**** Source records ****
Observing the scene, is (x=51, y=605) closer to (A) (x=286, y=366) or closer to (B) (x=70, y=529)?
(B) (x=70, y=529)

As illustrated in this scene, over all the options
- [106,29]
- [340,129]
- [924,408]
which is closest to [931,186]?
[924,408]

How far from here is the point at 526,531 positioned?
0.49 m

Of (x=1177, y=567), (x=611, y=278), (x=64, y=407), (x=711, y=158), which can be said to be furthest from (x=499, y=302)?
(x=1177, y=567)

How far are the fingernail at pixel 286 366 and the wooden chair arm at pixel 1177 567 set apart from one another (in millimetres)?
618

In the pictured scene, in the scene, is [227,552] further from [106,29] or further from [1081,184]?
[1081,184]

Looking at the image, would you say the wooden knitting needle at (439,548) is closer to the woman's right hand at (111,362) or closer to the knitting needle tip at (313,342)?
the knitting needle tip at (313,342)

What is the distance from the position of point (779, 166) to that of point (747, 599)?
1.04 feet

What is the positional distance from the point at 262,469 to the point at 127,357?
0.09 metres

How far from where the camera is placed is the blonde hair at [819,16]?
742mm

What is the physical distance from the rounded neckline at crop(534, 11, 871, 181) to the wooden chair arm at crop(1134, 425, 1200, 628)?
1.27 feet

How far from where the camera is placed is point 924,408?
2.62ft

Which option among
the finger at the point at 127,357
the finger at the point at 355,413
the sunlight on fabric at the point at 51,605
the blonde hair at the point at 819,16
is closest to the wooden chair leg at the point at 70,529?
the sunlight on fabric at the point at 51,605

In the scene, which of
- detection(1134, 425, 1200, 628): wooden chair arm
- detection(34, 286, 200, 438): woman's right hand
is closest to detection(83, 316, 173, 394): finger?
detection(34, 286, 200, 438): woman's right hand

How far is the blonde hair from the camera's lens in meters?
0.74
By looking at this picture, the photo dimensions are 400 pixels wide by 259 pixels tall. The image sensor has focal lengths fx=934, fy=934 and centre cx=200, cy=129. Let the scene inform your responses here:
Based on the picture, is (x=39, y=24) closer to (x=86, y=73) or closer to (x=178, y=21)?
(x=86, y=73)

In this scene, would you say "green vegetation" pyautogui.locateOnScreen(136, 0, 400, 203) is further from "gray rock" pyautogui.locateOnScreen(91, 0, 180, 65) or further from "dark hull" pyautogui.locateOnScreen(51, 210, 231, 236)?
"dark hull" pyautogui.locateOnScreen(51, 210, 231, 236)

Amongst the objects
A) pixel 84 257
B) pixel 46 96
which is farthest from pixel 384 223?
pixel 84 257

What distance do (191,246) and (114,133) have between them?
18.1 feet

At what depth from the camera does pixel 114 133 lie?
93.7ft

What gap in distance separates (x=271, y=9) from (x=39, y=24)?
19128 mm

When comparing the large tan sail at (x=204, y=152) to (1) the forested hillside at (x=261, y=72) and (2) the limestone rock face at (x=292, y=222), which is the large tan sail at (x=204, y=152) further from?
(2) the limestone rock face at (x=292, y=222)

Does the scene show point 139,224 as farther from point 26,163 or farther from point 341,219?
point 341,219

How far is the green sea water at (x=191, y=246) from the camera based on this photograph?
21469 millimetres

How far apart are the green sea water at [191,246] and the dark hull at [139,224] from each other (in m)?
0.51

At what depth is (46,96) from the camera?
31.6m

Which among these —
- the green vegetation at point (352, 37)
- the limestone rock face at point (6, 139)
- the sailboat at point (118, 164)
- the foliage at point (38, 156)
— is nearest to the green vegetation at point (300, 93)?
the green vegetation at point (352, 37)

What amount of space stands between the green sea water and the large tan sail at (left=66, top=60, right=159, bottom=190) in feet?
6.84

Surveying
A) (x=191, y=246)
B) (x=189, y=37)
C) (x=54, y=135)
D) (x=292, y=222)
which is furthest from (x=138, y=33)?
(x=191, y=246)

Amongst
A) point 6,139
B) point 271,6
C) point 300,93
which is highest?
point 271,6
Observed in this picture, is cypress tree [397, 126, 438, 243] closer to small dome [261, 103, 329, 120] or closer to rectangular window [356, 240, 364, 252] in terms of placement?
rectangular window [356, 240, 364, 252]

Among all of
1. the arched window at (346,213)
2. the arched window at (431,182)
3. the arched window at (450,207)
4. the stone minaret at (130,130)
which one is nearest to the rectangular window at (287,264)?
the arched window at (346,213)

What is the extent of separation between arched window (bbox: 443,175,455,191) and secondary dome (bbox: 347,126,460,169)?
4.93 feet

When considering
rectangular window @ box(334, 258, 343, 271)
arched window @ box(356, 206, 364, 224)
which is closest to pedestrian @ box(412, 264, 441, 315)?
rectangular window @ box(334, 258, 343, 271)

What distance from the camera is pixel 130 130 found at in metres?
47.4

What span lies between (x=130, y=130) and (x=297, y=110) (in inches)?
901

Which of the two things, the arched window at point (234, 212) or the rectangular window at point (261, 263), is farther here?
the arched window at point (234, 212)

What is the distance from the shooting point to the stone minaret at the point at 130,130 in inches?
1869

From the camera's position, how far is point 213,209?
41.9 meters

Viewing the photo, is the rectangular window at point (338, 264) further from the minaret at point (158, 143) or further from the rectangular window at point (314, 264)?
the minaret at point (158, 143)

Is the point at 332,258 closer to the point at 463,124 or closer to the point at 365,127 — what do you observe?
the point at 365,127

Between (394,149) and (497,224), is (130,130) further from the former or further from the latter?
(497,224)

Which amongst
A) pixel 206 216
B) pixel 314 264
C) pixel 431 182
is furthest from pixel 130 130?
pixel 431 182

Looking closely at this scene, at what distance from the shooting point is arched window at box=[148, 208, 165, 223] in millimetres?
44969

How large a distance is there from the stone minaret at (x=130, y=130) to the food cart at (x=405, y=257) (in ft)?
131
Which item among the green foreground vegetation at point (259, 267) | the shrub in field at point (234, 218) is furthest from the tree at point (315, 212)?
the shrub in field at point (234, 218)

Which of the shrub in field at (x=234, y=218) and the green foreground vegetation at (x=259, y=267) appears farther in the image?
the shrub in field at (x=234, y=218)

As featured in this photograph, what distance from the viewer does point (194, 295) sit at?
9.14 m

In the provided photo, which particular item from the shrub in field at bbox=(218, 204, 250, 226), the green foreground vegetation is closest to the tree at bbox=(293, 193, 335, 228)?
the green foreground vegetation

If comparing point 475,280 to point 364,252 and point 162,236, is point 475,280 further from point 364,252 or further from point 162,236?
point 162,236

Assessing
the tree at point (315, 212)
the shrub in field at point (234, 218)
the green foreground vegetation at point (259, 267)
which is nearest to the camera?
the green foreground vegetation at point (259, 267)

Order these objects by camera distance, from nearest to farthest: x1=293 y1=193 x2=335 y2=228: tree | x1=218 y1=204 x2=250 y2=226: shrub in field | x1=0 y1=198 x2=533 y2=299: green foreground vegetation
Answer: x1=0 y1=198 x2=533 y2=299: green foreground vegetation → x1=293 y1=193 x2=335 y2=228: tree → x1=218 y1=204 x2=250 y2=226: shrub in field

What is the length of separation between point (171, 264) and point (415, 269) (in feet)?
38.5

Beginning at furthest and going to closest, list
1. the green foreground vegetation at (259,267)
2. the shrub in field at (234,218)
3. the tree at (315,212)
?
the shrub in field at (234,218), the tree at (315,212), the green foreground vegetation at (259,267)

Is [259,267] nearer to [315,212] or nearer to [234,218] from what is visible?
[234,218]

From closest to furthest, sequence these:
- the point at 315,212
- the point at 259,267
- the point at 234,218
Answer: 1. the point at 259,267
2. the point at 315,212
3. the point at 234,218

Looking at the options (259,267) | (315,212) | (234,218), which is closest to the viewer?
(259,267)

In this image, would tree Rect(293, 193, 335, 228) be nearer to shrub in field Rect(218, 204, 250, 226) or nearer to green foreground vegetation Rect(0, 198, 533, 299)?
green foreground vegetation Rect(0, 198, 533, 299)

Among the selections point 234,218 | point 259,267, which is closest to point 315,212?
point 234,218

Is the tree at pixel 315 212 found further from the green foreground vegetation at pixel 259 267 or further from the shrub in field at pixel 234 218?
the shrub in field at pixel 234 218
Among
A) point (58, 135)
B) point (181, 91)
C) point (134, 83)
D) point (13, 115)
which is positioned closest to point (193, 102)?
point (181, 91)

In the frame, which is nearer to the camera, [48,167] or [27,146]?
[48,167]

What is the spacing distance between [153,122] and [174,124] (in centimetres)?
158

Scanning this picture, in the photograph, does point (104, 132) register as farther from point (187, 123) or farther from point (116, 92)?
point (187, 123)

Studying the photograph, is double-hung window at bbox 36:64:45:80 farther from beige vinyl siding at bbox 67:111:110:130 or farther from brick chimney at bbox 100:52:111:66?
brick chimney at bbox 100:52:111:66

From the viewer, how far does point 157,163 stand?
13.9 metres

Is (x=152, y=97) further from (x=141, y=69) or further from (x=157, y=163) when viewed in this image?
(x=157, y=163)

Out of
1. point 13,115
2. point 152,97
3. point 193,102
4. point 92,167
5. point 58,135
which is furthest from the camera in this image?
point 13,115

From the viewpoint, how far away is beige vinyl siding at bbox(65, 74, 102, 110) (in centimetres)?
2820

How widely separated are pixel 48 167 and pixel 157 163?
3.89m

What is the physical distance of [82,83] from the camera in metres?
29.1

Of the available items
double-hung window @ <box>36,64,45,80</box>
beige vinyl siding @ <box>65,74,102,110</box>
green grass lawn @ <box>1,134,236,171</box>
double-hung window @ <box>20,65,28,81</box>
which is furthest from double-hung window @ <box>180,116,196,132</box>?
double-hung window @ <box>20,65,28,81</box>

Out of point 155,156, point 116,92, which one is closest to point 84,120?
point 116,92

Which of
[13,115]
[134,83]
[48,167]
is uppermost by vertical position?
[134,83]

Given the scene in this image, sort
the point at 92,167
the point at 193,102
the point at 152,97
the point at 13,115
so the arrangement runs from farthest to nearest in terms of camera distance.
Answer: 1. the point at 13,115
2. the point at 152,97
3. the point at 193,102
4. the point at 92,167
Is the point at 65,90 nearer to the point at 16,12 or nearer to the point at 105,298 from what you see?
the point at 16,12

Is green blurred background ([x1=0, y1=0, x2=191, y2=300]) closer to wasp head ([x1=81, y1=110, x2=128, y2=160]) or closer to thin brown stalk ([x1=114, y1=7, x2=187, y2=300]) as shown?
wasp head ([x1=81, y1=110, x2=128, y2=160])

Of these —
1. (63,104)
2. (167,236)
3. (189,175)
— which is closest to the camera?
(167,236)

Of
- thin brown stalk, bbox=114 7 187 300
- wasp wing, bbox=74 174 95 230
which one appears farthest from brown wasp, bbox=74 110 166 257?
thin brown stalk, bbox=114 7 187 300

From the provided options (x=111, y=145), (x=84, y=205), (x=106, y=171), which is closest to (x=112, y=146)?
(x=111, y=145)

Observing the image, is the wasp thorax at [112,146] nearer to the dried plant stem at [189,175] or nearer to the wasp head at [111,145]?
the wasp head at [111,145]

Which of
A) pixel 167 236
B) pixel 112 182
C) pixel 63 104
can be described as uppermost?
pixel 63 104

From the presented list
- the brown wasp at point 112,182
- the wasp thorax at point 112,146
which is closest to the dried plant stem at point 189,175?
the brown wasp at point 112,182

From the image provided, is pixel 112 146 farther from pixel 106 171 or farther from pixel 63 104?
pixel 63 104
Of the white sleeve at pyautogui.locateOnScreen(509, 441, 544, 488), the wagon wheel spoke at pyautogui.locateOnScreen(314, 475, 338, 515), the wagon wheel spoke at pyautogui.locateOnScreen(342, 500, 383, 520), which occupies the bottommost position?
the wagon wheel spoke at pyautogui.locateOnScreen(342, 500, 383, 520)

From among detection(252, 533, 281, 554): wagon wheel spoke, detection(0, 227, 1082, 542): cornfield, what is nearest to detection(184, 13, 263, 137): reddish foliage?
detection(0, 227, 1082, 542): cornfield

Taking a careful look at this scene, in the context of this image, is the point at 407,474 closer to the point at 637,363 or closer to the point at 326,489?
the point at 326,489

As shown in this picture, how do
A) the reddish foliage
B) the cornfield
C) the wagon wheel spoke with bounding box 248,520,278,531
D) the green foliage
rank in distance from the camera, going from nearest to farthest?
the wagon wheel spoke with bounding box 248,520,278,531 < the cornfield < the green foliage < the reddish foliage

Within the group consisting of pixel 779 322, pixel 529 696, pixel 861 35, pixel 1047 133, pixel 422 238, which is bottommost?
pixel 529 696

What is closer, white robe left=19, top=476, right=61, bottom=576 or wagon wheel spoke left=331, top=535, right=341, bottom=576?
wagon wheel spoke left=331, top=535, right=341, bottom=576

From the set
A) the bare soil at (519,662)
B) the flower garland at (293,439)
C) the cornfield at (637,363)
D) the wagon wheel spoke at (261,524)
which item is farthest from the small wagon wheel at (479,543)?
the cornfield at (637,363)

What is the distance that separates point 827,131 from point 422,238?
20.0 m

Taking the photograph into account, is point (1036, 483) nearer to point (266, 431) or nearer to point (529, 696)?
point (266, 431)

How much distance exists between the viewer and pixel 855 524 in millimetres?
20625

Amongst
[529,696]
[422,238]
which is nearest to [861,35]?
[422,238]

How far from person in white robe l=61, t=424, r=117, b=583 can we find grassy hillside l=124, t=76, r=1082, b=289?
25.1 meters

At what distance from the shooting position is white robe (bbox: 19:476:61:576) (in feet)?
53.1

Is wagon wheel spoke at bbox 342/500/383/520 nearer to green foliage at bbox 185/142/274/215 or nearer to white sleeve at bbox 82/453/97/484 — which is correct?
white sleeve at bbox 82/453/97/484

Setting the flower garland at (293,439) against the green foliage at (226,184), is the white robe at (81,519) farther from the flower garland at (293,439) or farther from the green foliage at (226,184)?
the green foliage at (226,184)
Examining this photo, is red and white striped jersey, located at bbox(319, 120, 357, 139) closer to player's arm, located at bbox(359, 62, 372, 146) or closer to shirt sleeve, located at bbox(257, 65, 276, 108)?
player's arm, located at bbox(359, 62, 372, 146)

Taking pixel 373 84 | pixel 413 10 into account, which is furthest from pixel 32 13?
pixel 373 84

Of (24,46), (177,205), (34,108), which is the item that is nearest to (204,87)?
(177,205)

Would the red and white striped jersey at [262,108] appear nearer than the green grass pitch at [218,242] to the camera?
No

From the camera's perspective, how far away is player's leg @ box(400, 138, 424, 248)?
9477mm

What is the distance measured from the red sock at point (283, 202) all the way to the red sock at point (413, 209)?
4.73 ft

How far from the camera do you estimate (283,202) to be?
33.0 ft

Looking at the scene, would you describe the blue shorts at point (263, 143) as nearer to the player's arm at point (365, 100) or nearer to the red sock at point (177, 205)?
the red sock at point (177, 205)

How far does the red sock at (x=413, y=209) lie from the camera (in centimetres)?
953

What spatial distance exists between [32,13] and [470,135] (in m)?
****
Please reproduce the lines running from the line with "What is the distance measured" through the end of the records, both ends included.

What is the distance measured from the red sock at point (283, 202) all the way to the red sock at point (413, 209)?
4.73 ft

How far from the camera do you estimate (283,202) to be?
33.0 ft

Looking at the scene, would you describe the blue shorts at point (263, 143) as nearer to the player's arm at point (365, 100) or nearer to the red sock at point (177, 205)?
the red sock at point (177, 205)

How far does the red sock at (x=413, y=209) lie from the camera (in centimetres)?
953

What spatial distance exists between [32,13] and [470,135] (in m)?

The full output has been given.